TASK DIRECTIONS: Reproduce the part of the article on Kim Yo Jong's warning to the United States starting at "Kim Yo Jong, a" and ending at "South Korean tourist.".

TEXT BLOCK:
☆ ☆ ☆ ☆ ☆

SEOUL, South Korea — In North Korea’s first comments directed at the Biden administration, Kim Jong Un’s powerful sister on Tuesday warned the United States to “refrain from causing a stink” if it wants to “sleep in peace” for the next four years.

Kim Yo Jong’s statement was issued as U.S. Secretary of State Antony Blinken and Defense Secretary Lloyd Austin arrived in Asia to talk with U.S. allies Japan and South Korea about North Korea and other regional issues. They have meetings in Tokyo on Tuesday before speaking to officials in Seoul on Wednesday.

“We take this opportunity to warn the new U.S. administration trying hard to give off (gun) powder smell in our land,” she said. “If it wants to sleep in peace for coming four years, it had better refrain from causing a stink at its first step.”

In this March 2, 2019, file photo, Kim Yo Jong, sister of North Korea's leader Kim Jong Un attends a wreath-laying ceremony at Ho Chi Minh Mausoleum in Hanoi, Vietnam.

Kim Yo Jong, a senior official who handles inter-Korean affairs, also criticized the U.S. and South Korea for holding military exercises. She also said the North would consider abandoning a 2018 bilateral agreement on reducing military tensions and abolish a decades-old ruling party unit tasked to handle inter-Korean relations if it no longer had to cooperate with the South.

She said the North would also consider scrapping an office that handled South Korean tours to the North’s scenic Diamond Mountain, which Seoul suspended in 2008 after a North Korean guard fatally shot a South Korean tourist.

The North “will watch the future attitude and actions of the (South Korean) authorities,” before determining whether to take exceptional measures against its rival, she said in her statement published in Pyongyang’s official Rodong Sinmun newspaper.

Challenges posed by North Korea’s nuclear arsenal and China’s growing influence loom large in the Biden administration’s first Cabinet-level trip abroad, part of a larger effort to bolster U.S. influence and clam concerns about the U.S. role in Asia following four years of President Donald Trump’s “America first” approach.

☆ ☆ ☆ ☆ ☆

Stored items
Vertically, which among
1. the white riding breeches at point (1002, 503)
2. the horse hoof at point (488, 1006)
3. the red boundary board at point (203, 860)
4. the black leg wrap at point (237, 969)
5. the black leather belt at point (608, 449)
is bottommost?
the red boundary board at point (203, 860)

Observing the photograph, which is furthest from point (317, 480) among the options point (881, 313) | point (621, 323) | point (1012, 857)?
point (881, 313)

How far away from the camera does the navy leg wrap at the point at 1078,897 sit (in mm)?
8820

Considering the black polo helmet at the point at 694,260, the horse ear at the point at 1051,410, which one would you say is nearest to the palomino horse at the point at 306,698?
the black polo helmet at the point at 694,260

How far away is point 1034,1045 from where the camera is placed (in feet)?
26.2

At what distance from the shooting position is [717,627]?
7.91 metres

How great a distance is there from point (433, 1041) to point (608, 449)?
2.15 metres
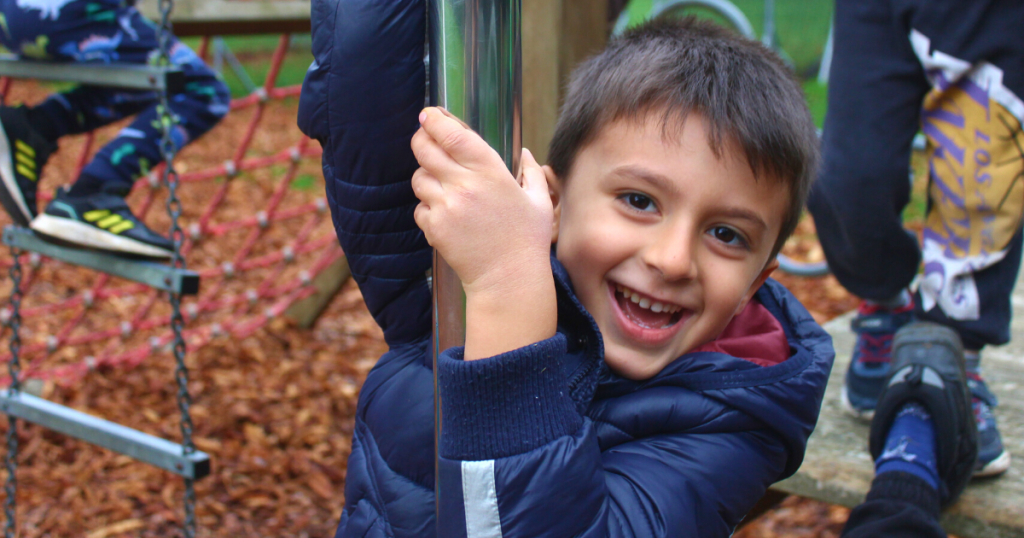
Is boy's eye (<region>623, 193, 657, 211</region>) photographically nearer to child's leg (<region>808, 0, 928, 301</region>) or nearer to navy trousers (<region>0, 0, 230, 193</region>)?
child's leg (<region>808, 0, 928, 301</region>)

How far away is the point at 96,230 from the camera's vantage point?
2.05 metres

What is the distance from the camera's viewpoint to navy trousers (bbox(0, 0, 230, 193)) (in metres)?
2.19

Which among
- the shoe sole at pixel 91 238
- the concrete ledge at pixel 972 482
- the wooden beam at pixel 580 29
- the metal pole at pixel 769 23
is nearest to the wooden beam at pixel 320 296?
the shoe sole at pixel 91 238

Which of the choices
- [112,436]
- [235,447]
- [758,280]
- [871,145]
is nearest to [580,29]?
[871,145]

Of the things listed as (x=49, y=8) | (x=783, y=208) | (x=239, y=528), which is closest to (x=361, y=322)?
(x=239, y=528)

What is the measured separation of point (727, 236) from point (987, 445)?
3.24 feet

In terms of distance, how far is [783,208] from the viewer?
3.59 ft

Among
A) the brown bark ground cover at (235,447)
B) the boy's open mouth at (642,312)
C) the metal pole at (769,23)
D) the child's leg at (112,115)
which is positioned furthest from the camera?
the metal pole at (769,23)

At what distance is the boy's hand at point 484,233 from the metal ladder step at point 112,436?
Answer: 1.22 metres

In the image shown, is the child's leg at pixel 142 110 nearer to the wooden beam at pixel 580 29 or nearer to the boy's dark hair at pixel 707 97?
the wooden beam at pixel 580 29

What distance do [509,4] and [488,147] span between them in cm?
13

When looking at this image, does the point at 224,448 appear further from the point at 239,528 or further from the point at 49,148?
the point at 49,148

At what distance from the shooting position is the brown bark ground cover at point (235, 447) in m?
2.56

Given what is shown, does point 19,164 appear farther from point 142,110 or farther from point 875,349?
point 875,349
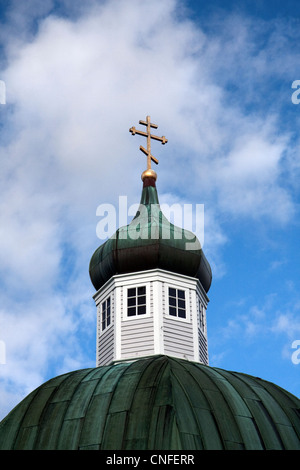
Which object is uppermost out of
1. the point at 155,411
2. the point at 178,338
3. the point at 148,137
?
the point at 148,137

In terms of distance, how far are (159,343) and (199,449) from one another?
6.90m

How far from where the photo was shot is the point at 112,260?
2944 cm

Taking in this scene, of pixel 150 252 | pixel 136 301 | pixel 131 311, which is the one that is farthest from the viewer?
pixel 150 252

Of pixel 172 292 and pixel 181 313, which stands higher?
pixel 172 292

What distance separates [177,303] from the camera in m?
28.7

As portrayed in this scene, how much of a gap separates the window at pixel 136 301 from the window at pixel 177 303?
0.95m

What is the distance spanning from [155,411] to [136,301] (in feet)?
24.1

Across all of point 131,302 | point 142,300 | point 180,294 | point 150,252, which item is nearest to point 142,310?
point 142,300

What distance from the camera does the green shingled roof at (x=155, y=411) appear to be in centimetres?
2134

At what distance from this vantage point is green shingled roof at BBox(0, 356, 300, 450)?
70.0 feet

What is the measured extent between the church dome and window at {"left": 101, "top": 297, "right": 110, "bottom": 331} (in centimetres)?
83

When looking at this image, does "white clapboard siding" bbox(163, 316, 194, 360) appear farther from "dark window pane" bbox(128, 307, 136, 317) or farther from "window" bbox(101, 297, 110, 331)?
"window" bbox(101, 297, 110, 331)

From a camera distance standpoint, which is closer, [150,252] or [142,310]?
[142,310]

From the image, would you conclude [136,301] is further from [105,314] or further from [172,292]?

☆ ☆ ☆ ☆ ☆

FINAL ANSWER:
Kim Yo Jong, a senior official who handles inter-Korean affairs, also criticized the U.S. and South Korea for holding military exercises. She also said the North would consider abandoning a 2018 bilateral agreement on reducing military tensions and abolish a decades-old ruling party unit tasked to handle inter-Korean relations if it no longer had to cooperate with the South.

She said the North would also consider scrapping an office that handled South Korean tours to the North’s scenic Diamond Mountain, which Seoul suspended in 2008 after a North Korean guard fatally shot a South Korean tourist.